I know, "what was I thinking?" If I was drunk I could probably come up with a witty answer. But here in the dark depths of sobriety, I can't think of one.
And its true what they say (whoever they are) you may give up one addiction but you remain addicted. The obsession is merely replaced by another.
At the moment, I am jonesing for another glimpse of the patterns on ravelry.com. My knitting advisor/local wool shop owner/enabler Lisa, of The Naked Sheep, put me on to it when I presented myself blubbering ten minutes before closing time on a Saturday. No doubt she had already ministered to throngs of the knit-witless all day and was happy enough to put me onto this web-crack just to see the back of me. She wrote down the address, showed me how to sign up and directed me to the patterns page, patted me on the head and shoved me out the door with the flimsiest of cautionary tales: "You have to be careful, you can spend a lot of time and money on this one".
Oooooooooooooo.
My eyes are dry, my head is aching and my fingers are itching to knit a basket of fruit, a gecko or a snazzy carry-all that looks compellingly like a severed head with dread locks.
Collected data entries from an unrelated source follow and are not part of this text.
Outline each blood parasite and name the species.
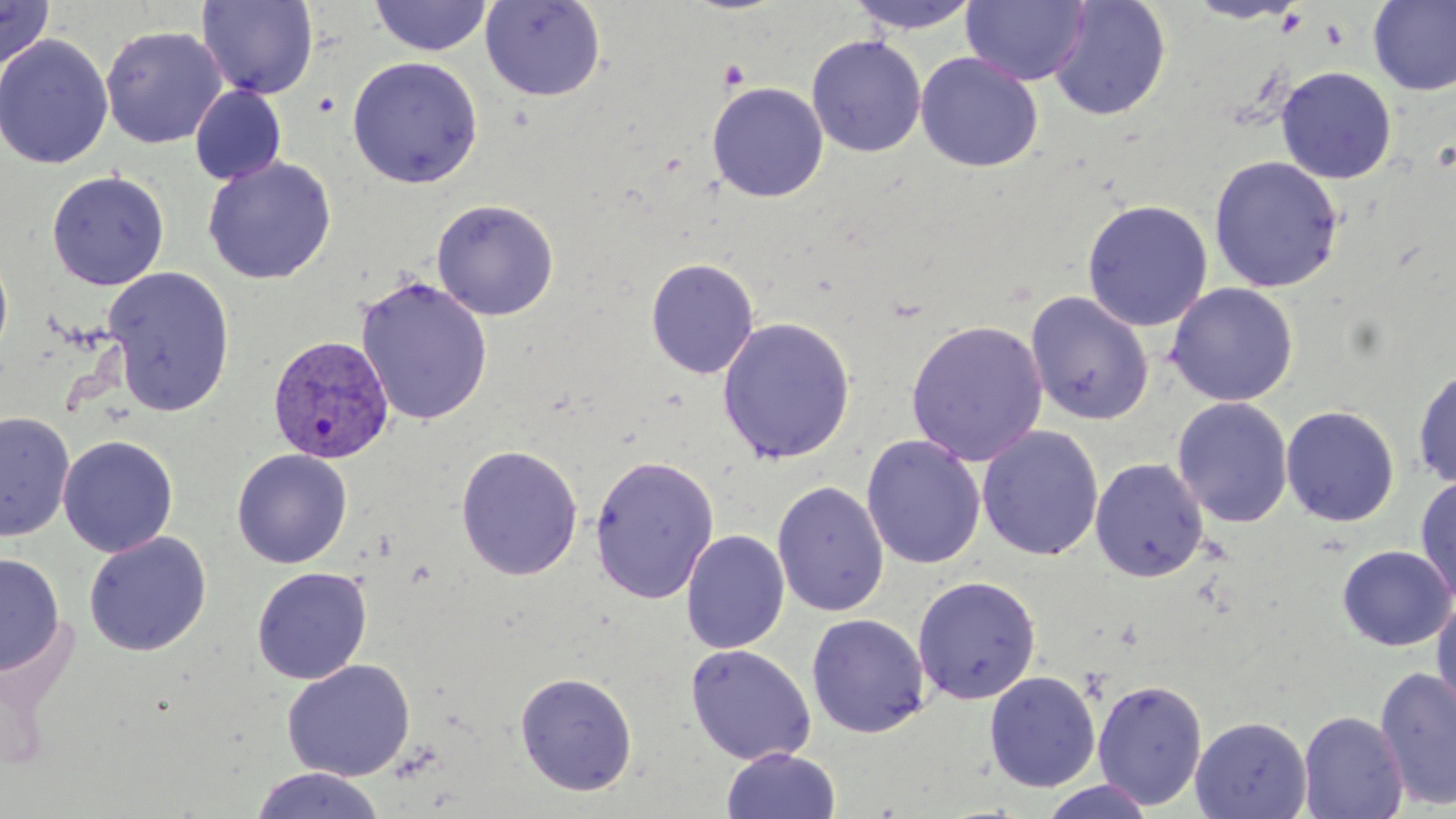
Approximate bounding boxes as named x1/y1/x2/y2 corners in pixels.
Plasmodium vivax-infected red blood cells: (x1=267, y1=334, x2=396, y2=466).
No Plasmodium falciparum, Plasmodium ovale, Plasmodium malariae, Babesia divergens, or Trypanosoma brucei observed.

Summary:
  - Uninfected red blood cell locations: (x1=0, y1=0, x2=56, y2=71), (x1=368, y1=0, x2=492, y2=57), (x1=480, y1=0, x2=606, y2=102), (x1=844, y1=0, x2=983, y2=35), (x1=1048, y1=0, x2=1172, y2=121), (x1=1185, y1=0, x2=1305, y2=24), (x1=197, y1=1, x2=319, y2=99), (x1=961, y1=1, x2=1091, y2=86), (x1=1368, y1=1, x2=1456, y2=96), (x1=101, y1=25, x2=226, y2=149), (x1=0, y1=34, x2=114, y2=171), (x1=806, y1=35, x2=927, y2=157), (x1=915, y1=52, x2=1044, y2=172), (x1=346, y1=56, x2=484, y2=189), (x1=1275, y1=66, x2=1397, y2=184), (x1=706, y1=81, x2=829, y2=203), (x1=190, y1=85, x2=287, y2=185), (x1=1208, y1=155, x2=1344, y2=293), (x1=202, y1=156, x2=337, y2=285), (x1=47, y1=170, x2=169, y2=290), (x1=431, y1=198, x2=559, y2=320), (x1=1082, y1=199, x2=1214, y2=332), (x1=0, y1=248, x2=13, y2=365), (x1=645, y1=258, x2=759, y2=379), (x1=102, y1=266, x2=236, y2=416), (x1=355, y1=276, x2=493, y2=426), (x1=1166, y1=282, x2=1299, y2=406), (x1=1025, y1=291, x2=1154, y2=426), (x1=716, y1=316, x2=856, y2=466), (x1=905, y1=318, x2=1048, y2=467), (x1=1413, y1=365, x2=1456, y2=490), (x1=1172, y1=396, x2=1293, y2=528), (x1=1281, y1=405, x2=1400, y2=527), (x1=0, y1=412, x2=74, y2=543), (x1=977, y1=424, x2=1104, y2=561), (x1=58, y1=435, x2=179, y2=557), (x1=862, y1=435, x2=986, y2=570), (x1=456, y1=444, x2=583, y2=581), (x1=232, y1=449, x2=353, y2=569), (x1=589, y1=454, x2=720, y2=604), (x1=1090, y1=458, x2=1209, y2=581), (x1=1414, y1=474, x2=1456, y2=605), (x1=772, y1=481, x2=889, y2=618), (x1=681, y1=530, x2=790, y2=654), (x1=84, y1=531, x2=211, y2=656), (x1=1336, y1=544, x2=1456, y2=651), (x1=0, y1=553, x2=65, y2=677), (x1=252, y1=567, x2=372, y2=684), (x1=912, y1=575, x2=1041, y2=705), (x1=1431, y1=595, x2=1456, y2=722), (x1=806, y1=613, x2=930, y2=739), (x1=685, y1=644, x2=816, y2=765), (x1=281, y1=659, x2=415, y2=781), (x1=1374, y1=666, x2=1456, y2=810), (x1=984, y1=670, x2=1102, y2=792), (x1=515, y1=672, x2=638, y2=796), (x1=1092, y1=678, x2=1208, y2=810), (x1=1298, y1=710, x2=1409, y2=819), (x1=1190, y1=716, x2=1312, y2=818), (x1=721, y1=748, x2=841, y2=819), (x1=250, y1=767, x2=385, y2=819), (x1=1038, y1=778, x2=1156, y2=819)
  - Slide-level diagnosis: Plasmodium vivax
  - Magnification: 1000x
  - Modality: optical microscopy
  - Stain: May-Grünwald-Giemsa
  - Preparation: thin blood smear
  - Image size: 1456×819 pixels
  - Field of view: one of a larger specimen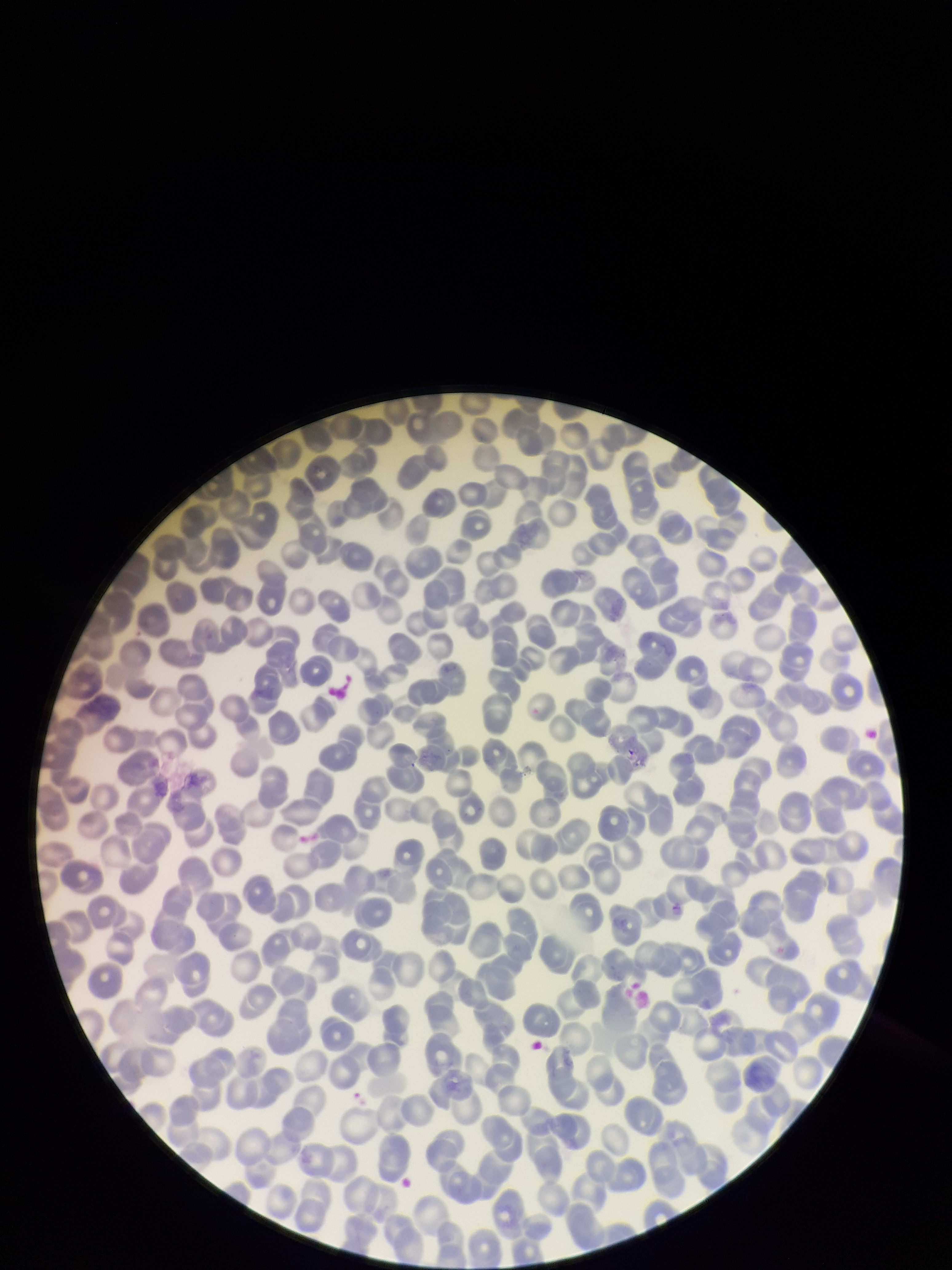

Photographed through the microscope eyepiece with a smartphone camera. Preparation: thin blood smear. Parasitized red blood cell count: 0. Parasitized red blood cells: none detected. Stained with Giemsa. Red blood cell count: 289. One field from this slide. Image is 952×1270 pixels. Patient malaria status: negative.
I had been able to pull myself away from the eBay vintage pattern section after only a few hours of contemplation. In fact, no, there is no one I know who would benefit from a circa 1971 hot pants and maxi length fringed vest combo in lime green and orange.
But ravelry.com is too fulsome, too mesmerizing. There are thousands of pages of scarves, sweaters and hats and socks. And don't you want to knit a leafy beet? Doesn't every living soulNEED to knit a leafy beet? And a tit. I can't even say that word out loud but I want to knit one now. Alright, probably two. What about sushi or a balaclava with an attached beard?
Oh G'd, make it stop, make it stop. Close my eyes and close my account. The kids need supper and I have to go to the drug store.